Each entry below should be returned exactly as is, with the pictures removed.

_Data lines_
»»
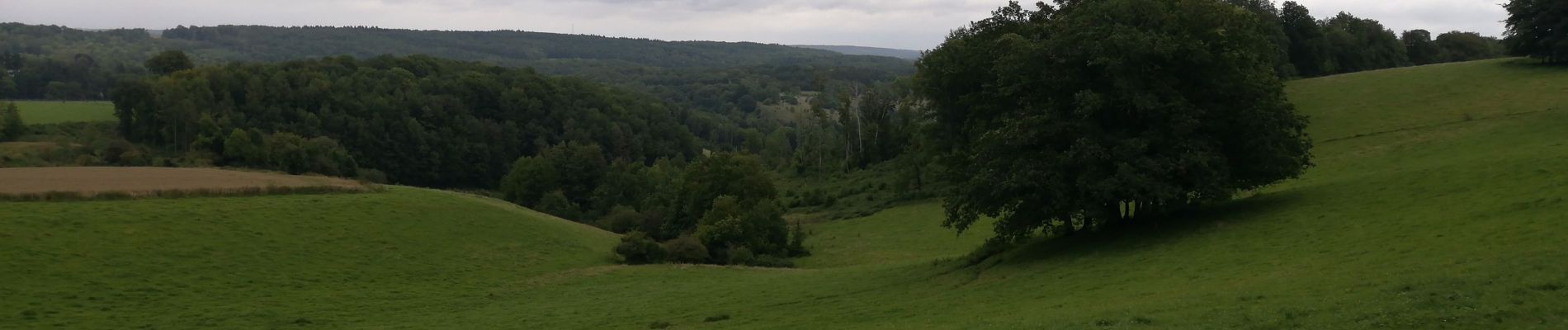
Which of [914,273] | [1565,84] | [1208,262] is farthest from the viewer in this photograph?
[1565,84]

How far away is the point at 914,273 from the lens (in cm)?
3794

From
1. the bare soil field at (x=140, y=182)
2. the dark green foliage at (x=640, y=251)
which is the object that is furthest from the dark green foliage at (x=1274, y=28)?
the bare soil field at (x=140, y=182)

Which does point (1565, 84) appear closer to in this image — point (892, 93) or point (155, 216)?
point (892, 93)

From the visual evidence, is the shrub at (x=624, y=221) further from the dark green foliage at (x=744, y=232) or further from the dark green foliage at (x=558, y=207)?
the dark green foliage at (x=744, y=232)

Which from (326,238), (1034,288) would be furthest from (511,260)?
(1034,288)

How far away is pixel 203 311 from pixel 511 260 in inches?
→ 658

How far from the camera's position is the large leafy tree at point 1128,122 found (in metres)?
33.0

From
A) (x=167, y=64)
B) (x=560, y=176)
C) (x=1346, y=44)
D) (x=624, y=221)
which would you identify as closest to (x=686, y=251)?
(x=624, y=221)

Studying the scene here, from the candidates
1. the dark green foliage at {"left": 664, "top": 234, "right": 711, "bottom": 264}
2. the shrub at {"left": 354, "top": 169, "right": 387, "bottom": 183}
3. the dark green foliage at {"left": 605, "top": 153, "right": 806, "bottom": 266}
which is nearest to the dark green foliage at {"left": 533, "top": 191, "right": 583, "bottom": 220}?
««
_Complete answer_
Which of [914,273] | [1565,84] | [1208,262] is farthest from the viewer in this photograph?
[1565,84]

How far away is the point at 914,273 from the lens (in cm)?
3794

From
1. the bare soil field at (x=140, y=182)
2. the dark green foliage at (x=640, y=251)
which is the object that is furthest from the dark green foliage at (x=1274, y=28)?
the bare soil field at (x=140, y=182)

Which does point (1565, 84) appear closer to in this image — point (892, 93) or point (155, 216)?
point (892, 93)

From the visual evidence, is the shrub at (x=624, y=221) further from the dark green foliage at (x=744, y=232) or further from the dark green foliage at (x=558, y=207)?
the dark green foliage at (x=744, y=232)

Which from (326,238), (1034,288) would be furthest from (511,260)?
(1034,288)

How far away is pixel 203 311 from pixel 511 260 in inches?
→ 658

How far from the camera's position is the large leafy tree at point 1128,122 found (in metres)?
33.0

From
A) (x=167, y=64)
B) (x=560, y=176)
C) (x=1346, y=44)
D) (x=624, y=221)
which would you identify as closest to (x=686, y=251)?
(x=624, y=221)

Studying the scene here, from the candidates
1. the dark green foliage at {"left": 664, "top": 234, "right": 711, "bottom": 264}
2. the shrub at {"left": 354, "top": 169, "right": 387, "bottom": 183}
3. the dark green foliage at {"left": 605, "top": 153, "right": 806, "bottom": 266}
which is nearest to the dark green foliage at {"left": 533, "top": 191, "right": 583, "bottom": 220}?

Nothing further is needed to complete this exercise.